Begitulah persahabatan Kupu-kupu. Sepertinya begitu indah dan menarik, karena dia bisa terbang ke sana dan kemari. Tapi sebenarnya dia berbahaya, karena sekali berhenti pada bunga, dia menghisap sampai habis. Tidak tersisa. Yang terbaik, diambilnya tanpa sisa.
Repotnya yang terhisap itu tidak sadar, karena sudah terpesona oleh penampilan sang kupu-kupu itu. Dia menjadi korban. Dia tidak sadar telah menjadi korban.

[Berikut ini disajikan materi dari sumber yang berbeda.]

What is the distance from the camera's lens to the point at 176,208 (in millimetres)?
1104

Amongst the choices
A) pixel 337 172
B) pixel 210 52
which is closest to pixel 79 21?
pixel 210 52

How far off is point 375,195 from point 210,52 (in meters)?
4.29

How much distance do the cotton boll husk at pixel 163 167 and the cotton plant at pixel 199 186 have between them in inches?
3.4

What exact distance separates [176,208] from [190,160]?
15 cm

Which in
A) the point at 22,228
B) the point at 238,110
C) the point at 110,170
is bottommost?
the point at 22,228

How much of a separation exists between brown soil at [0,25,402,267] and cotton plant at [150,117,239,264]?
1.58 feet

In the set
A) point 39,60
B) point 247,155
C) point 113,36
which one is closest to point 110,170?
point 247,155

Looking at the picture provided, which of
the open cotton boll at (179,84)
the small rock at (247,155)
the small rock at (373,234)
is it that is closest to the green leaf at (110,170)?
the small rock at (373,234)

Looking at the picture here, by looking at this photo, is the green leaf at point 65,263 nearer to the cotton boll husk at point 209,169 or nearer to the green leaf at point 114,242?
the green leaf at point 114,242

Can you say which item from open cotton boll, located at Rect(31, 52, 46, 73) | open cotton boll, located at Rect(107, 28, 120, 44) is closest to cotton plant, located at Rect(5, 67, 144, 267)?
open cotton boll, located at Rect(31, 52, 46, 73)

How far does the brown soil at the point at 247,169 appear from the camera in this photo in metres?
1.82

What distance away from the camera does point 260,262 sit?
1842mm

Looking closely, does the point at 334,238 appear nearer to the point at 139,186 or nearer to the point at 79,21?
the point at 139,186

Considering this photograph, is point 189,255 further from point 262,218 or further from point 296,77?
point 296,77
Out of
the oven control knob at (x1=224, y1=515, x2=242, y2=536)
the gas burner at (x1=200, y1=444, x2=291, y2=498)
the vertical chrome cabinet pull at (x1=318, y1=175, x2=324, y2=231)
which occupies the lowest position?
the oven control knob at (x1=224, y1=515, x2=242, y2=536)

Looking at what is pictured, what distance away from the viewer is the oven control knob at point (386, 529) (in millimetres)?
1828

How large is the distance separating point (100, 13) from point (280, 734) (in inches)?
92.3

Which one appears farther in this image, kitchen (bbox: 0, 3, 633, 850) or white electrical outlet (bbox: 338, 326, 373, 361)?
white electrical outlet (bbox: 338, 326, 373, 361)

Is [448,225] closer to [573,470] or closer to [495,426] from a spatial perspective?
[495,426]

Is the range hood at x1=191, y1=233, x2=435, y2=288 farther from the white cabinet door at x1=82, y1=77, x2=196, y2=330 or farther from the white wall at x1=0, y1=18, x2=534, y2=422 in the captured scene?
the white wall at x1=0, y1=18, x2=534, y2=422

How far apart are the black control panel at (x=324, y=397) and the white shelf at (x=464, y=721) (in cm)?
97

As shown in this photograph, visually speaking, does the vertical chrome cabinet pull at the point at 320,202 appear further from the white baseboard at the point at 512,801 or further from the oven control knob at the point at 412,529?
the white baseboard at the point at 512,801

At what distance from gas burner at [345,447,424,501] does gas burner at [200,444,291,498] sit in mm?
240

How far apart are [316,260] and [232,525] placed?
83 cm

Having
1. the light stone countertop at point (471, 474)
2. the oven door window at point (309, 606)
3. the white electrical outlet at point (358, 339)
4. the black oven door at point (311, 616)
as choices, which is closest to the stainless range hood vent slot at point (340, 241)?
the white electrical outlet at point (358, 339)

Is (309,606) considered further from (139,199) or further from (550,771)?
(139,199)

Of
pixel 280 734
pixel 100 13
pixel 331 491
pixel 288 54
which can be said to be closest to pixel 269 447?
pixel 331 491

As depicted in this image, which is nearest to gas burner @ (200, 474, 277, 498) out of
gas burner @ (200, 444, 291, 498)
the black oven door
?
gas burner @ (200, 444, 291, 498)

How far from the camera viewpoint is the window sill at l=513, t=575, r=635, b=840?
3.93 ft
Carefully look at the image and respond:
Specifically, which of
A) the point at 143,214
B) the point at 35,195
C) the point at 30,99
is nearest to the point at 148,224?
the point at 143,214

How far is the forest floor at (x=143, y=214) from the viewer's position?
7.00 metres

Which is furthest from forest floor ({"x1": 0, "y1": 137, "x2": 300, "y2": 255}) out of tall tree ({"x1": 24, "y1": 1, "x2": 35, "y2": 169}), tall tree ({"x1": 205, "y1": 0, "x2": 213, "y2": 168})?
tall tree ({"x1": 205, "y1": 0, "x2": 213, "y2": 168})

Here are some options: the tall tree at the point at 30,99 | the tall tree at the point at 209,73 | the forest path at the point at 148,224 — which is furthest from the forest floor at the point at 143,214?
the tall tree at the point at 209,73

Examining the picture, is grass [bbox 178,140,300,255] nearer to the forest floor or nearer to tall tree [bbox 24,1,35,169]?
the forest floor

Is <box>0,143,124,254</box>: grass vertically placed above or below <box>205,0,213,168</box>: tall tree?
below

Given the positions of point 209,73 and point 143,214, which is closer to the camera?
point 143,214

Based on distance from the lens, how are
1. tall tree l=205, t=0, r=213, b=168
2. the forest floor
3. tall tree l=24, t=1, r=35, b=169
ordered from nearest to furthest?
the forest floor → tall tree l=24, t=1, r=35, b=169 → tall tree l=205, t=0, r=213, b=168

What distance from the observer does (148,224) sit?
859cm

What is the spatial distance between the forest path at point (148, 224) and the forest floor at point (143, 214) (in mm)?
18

Persahabatan kupu-kupu benar-benar membahayakan. Yang menghidupi bentuk persahabatan seperti ini, biasanya tidak setia dalam persahabatan. Dia mudah datang dan pergi, dan dia mudah dekat dan cepat berganti.
Beruntung dan bersyukur, jika kita cepat bisa melihat, sehingga biasa saja. Kita bisa mengerti untuk memahami, ketika si kupu-kupu itu pergi!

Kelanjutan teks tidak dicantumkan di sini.